Orthogonal projection to symmetric matrices with bounded eigenvalues

Question

Let $0<a<b$, $\mathbb{S}^n$ be the set of all $n\times n$ real symmetric matrices, and $\mathcal{V} \subset\mathbb{S}^n $ be the set of symmetric matrices such that $aI\le X \le b I$, where $\le $ means the Loewner order. Consider the orthogonal projection $\Pi:\mathbb{S}^n \to \mathcal{V}$ such that for all $A\in \mathbb{S}^n$, $$ \Pi(A)=\arg\min_{X\in \mathcal{V}}\|X-A\|^2. $$ where $\|\cdot\|$ indicates the Frobenius norm or spectral norm.

I was wondering whether there is a simple procedure to evaluate $\Pi$ (for one of the above matrix norms). Can the projection operator $\Pi$ be expressed in terms of projecting the corresponding eigenvalues of $A$?

As shown here, the claim holds if $a=0$ and $b=\infty$. The argument relies on any positive semidefinite matrices have nonnegative diagonals, which can not be easily extended to general $a,b$.

Answer 1

You can still reduce the problem to diagonals.
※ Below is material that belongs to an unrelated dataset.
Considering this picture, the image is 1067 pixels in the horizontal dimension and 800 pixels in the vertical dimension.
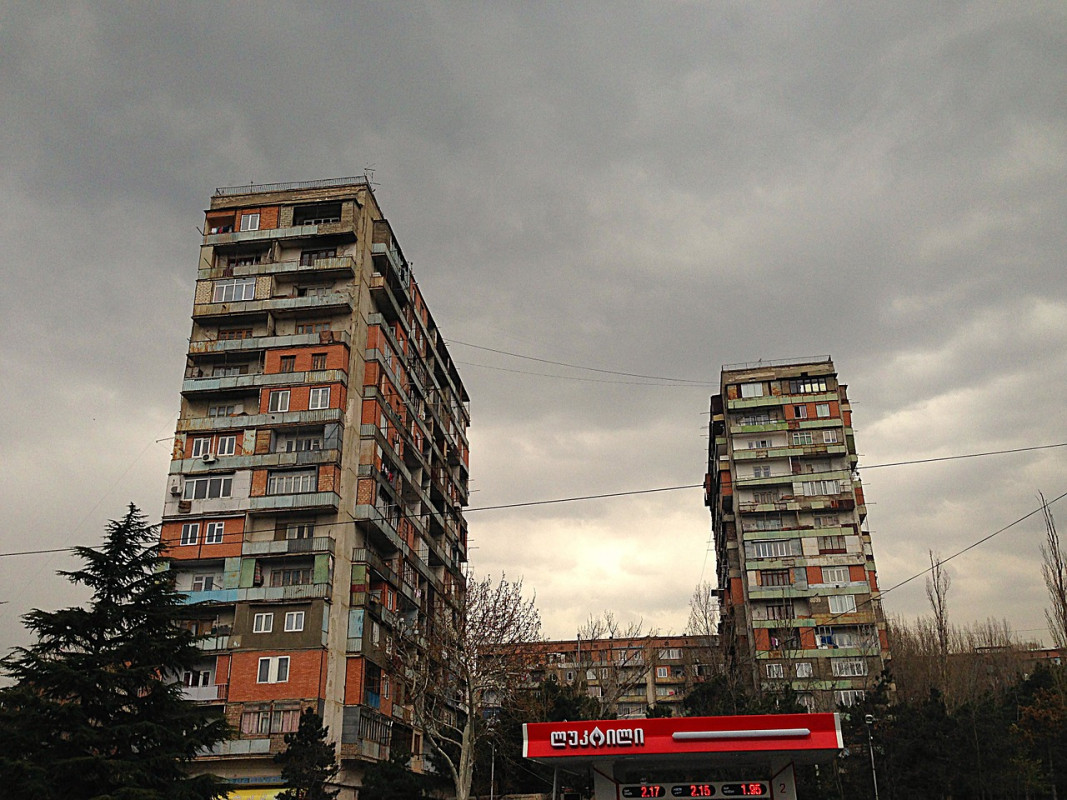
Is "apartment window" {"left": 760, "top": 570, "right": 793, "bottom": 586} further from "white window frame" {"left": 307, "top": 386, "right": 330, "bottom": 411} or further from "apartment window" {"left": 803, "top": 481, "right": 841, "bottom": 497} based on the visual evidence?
"white window frame" {"left": 307, "top": 386, "right": 330, "bottom": 411}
For the Frobenius norm, von-Neumann's trace inequality gives

$$ \|X - A\|_F^2 = \|X\|_F^2 + \|A\|_F^2 - 2 \langle X, A\rangle \geq \|X\|_F^2 + \|A\|_F^2 - 2 \sum_{i = 1}^n \sigma_i(X)\sigma_i(A) \\ = \| \Sigma_X \|_F^2 + \| \Sigma_A \|_F^2 - 2 \langle \Sigma_A, \Sigma_X \rangle = \| \Sigma_X - \Sigma_A \|_F^2 $$

where $\sigma_i(\cdot)$ denotes the $i$-th singular value and $\Sigma_A, \Sigma_X$ are diagonal matrices holding the singular values of $A$ and $X$.

Note that the inequality is actually an equality when $X$ and $A$ commute; i.e., $X$ and $A$ have the same set of eigenvectors. Therefore, the optimal solution will be

$$ X = U \mathbf{diag}\left(\mathrm{proj}_{[a, b]} \sigma_i(A)\right) U^*, $$

where $U$ is the matrix of eigenvectors of $A$.